WHAT IS EXPECTED:
In the lines below, count those containing the word "over" and give the number alone.

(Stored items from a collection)
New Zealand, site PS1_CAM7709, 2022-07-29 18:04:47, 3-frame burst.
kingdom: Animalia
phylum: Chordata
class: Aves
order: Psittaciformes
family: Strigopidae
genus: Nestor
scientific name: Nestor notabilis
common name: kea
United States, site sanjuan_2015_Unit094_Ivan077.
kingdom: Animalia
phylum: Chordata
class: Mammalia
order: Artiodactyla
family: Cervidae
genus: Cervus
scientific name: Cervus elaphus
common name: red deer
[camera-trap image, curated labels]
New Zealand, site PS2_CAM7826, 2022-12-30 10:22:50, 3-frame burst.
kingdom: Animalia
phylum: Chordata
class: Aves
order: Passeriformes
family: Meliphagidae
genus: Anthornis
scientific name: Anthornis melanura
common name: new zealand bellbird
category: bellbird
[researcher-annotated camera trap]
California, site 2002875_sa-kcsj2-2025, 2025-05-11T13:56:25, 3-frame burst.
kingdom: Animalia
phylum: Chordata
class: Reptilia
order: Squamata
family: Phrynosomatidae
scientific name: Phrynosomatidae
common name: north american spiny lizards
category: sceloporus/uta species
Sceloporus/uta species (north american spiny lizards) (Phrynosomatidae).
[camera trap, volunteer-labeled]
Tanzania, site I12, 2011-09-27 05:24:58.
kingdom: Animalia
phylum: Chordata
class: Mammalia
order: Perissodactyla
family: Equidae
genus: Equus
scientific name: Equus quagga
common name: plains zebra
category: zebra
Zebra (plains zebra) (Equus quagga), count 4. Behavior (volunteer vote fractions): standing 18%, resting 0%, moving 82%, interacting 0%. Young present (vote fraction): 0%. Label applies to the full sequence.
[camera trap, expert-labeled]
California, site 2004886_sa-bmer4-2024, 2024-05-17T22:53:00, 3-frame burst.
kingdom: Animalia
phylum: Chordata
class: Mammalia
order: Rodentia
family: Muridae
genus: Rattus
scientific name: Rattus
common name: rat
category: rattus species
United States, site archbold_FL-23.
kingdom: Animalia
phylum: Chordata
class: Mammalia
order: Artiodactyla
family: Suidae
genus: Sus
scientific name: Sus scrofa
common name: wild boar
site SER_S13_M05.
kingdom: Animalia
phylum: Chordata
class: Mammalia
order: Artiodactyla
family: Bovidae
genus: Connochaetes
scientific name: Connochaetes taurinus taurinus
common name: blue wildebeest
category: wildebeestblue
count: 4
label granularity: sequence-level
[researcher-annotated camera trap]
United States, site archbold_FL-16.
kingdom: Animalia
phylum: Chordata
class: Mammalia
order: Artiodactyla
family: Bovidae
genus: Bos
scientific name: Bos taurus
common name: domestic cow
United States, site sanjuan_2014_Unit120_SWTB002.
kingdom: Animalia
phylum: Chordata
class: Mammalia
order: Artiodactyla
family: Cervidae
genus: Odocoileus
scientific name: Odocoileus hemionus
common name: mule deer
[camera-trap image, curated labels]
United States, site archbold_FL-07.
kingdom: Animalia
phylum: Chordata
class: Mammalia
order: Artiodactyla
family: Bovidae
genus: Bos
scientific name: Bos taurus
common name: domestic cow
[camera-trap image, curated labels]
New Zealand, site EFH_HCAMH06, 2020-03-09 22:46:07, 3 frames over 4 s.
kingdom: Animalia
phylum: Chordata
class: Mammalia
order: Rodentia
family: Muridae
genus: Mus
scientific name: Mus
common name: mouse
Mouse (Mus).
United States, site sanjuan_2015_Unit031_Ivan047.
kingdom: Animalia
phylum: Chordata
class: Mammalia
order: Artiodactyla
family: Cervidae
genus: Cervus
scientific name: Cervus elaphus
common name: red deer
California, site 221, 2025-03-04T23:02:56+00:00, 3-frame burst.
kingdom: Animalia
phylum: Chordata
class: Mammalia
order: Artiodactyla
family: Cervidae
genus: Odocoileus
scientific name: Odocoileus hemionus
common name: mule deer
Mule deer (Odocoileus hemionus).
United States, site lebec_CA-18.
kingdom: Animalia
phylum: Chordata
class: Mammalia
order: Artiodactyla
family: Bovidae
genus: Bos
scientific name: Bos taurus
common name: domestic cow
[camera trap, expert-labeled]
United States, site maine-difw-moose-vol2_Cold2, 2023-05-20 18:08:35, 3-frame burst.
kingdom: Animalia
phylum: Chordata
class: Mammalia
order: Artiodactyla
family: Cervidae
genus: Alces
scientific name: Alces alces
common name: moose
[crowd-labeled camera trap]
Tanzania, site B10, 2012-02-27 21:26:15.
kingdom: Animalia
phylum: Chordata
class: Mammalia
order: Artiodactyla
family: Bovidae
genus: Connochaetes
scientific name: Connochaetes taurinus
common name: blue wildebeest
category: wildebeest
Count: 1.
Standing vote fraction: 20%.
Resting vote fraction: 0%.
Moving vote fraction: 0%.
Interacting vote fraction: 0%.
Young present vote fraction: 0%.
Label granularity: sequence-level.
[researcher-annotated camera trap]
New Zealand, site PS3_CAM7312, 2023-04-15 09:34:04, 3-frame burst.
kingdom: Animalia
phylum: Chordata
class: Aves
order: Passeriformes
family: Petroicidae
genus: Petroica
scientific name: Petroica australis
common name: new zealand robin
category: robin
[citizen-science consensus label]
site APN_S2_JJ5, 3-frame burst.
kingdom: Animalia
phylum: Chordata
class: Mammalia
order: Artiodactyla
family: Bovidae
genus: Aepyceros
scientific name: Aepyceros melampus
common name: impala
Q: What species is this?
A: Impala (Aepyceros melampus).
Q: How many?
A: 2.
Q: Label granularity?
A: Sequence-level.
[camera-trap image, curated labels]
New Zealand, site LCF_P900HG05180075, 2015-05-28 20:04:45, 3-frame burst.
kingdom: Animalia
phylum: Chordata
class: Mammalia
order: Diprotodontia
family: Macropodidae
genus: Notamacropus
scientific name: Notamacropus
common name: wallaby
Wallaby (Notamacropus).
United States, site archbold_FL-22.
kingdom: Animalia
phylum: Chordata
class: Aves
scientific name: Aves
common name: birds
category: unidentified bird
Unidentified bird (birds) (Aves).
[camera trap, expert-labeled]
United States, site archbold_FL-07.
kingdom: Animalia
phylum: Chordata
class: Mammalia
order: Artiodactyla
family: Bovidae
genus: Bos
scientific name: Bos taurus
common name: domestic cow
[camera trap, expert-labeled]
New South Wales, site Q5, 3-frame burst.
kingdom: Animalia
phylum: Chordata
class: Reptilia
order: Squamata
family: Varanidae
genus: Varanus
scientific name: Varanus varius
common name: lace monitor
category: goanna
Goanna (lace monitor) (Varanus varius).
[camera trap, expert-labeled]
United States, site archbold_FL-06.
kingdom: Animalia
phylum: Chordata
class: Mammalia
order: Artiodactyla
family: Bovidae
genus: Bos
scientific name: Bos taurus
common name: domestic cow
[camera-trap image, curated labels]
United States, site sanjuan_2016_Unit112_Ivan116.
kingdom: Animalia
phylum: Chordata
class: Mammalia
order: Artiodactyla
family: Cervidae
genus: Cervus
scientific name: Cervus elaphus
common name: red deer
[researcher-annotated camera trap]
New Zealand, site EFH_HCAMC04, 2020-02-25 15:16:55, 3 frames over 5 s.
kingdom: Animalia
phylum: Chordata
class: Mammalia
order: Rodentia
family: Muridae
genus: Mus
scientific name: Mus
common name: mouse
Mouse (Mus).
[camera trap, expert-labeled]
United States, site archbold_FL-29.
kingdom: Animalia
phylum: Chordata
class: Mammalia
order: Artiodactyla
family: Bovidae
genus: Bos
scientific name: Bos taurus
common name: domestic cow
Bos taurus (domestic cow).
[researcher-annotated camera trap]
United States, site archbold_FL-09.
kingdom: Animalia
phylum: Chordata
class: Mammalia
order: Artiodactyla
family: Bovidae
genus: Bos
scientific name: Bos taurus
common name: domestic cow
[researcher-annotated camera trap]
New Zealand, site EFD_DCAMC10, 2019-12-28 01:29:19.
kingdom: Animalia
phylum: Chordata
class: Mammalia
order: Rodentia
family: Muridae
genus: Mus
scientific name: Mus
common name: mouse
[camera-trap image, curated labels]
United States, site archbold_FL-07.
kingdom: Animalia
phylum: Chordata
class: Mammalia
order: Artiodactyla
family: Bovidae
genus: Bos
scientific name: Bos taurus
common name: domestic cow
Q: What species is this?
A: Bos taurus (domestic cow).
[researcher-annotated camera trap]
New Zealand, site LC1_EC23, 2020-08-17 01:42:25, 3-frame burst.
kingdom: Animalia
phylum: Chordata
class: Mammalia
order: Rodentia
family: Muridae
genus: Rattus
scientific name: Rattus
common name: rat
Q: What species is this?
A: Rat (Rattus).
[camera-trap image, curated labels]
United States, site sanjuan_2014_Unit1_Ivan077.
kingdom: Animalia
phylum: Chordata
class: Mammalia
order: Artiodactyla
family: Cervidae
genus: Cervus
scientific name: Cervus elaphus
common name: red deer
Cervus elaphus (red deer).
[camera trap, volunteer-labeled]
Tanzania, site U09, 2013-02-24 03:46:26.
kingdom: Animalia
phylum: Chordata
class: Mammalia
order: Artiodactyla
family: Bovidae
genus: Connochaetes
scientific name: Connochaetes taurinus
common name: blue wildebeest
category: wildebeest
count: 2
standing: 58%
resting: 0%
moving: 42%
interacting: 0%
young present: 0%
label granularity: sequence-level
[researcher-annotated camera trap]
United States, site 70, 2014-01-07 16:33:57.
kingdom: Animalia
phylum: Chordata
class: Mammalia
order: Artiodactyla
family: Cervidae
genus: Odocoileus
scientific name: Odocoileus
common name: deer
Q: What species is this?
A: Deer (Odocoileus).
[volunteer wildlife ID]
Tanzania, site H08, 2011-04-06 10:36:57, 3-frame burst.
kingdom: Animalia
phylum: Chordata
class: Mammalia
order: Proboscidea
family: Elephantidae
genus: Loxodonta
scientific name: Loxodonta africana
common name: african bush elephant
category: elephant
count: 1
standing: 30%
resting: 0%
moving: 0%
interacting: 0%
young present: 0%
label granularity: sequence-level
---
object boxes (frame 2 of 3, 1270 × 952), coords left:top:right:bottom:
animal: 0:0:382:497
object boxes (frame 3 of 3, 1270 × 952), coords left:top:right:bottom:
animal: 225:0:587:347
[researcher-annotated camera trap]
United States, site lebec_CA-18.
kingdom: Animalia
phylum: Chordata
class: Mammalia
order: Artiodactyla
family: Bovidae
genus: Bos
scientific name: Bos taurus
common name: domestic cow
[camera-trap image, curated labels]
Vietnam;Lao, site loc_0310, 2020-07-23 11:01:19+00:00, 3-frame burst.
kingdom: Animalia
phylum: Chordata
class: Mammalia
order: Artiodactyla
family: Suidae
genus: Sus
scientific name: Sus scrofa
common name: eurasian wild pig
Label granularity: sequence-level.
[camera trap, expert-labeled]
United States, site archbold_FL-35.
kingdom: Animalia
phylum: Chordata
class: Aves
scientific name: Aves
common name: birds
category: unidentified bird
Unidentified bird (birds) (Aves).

TASK ANSWER:
2